0

I need to delete over 100 million small (8k-300k) files from an SMB share using Ubuntu Linux 18.04

These files are in the following folder structure:

/year/month/day/device/filename_[1...10000].jpeg

Things I've tried:

rm -rf * - Obviously fails with a parameter overflow.

find . -type f -exec rm -f {} \; - This would work if I had all the time in the world but is way too slow

The only way I can think of being effective is to run multiple parallel jobs each deleting a subset of the data (until I saturate the NASs ability to cope)

I'm not sure, however, how to run parallel commands from Linux command line. I could use tmux and spawn many sessions, but that feels inelegant.

I guess I could also just put a & at the end of bunch of command lines.

Is there a way I could write this as a shell script that would spawn multiple find & erase jobs/processes?

Gavin Hill
  • 156
  • 1
  • 9
  • Depending on how many directories there are, one subprocess per directory might be a sensible choice. It should also be noted that this sort of operation is typically *much* more efficient when run locally rather than over SMB, so if there is any way of doing it from the server end, you should prefer that option. – Harry Johnston Dec 19 '19 at 08:42

3 Answers3

1

I’d consider either rm -r folder or find folder -delete. Definitely not find -exec as it invokes a command on EVERY file!

You can also use a character class wildcard to remove files, such as rm -rf a[a-h]* - or you could just remove your month or year folders one at a time. If you start several remove processes at once there’s a point at which more will actually make things slower.

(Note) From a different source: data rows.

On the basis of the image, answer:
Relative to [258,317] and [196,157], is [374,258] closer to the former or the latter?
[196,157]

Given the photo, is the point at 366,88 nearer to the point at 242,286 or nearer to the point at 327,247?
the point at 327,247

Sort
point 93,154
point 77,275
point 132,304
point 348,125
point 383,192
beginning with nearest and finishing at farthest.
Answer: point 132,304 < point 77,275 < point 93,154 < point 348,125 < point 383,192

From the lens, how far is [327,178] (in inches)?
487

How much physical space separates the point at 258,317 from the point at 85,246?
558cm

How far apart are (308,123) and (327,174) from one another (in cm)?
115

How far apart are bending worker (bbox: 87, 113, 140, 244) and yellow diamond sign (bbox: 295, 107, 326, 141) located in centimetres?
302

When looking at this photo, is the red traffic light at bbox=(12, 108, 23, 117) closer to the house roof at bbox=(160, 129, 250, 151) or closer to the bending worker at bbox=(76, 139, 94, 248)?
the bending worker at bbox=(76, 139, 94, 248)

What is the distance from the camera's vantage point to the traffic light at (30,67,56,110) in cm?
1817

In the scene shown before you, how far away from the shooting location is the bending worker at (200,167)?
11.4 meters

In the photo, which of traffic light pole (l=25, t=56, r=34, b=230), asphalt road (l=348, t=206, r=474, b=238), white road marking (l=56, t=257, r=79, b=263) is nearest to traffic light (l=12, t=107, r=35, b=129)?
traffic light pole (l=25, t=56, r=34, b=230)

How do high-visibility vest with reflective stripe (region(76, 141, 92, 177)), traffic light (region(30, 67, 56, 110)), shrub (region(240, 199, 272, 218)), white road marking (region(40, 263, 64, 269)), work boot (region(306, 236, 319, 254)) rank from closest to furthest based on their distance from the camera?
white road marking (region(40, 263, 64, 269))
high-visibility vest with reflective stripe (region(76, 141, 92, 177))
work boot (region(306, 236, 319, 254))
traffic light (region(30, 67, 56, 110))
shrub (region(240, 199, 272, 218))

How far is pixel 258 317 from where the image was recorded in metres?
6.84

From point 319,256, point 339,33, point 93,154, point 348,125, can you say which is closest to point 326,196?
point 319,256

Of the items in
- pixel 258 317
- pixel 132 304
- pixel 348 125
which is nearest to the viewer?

I always like to avoid rm * just in case I’m in the wrong directory/folder. Also find . -name ‘xx*’ should be more tolerant of sizes.

When you’re done, remove and remake the directory, even if you have to move the files out, as it will shrink the size of the directory itself.

In terms of speed, ether rm -f or find -delete will be fast. If all the files are in a flat folder.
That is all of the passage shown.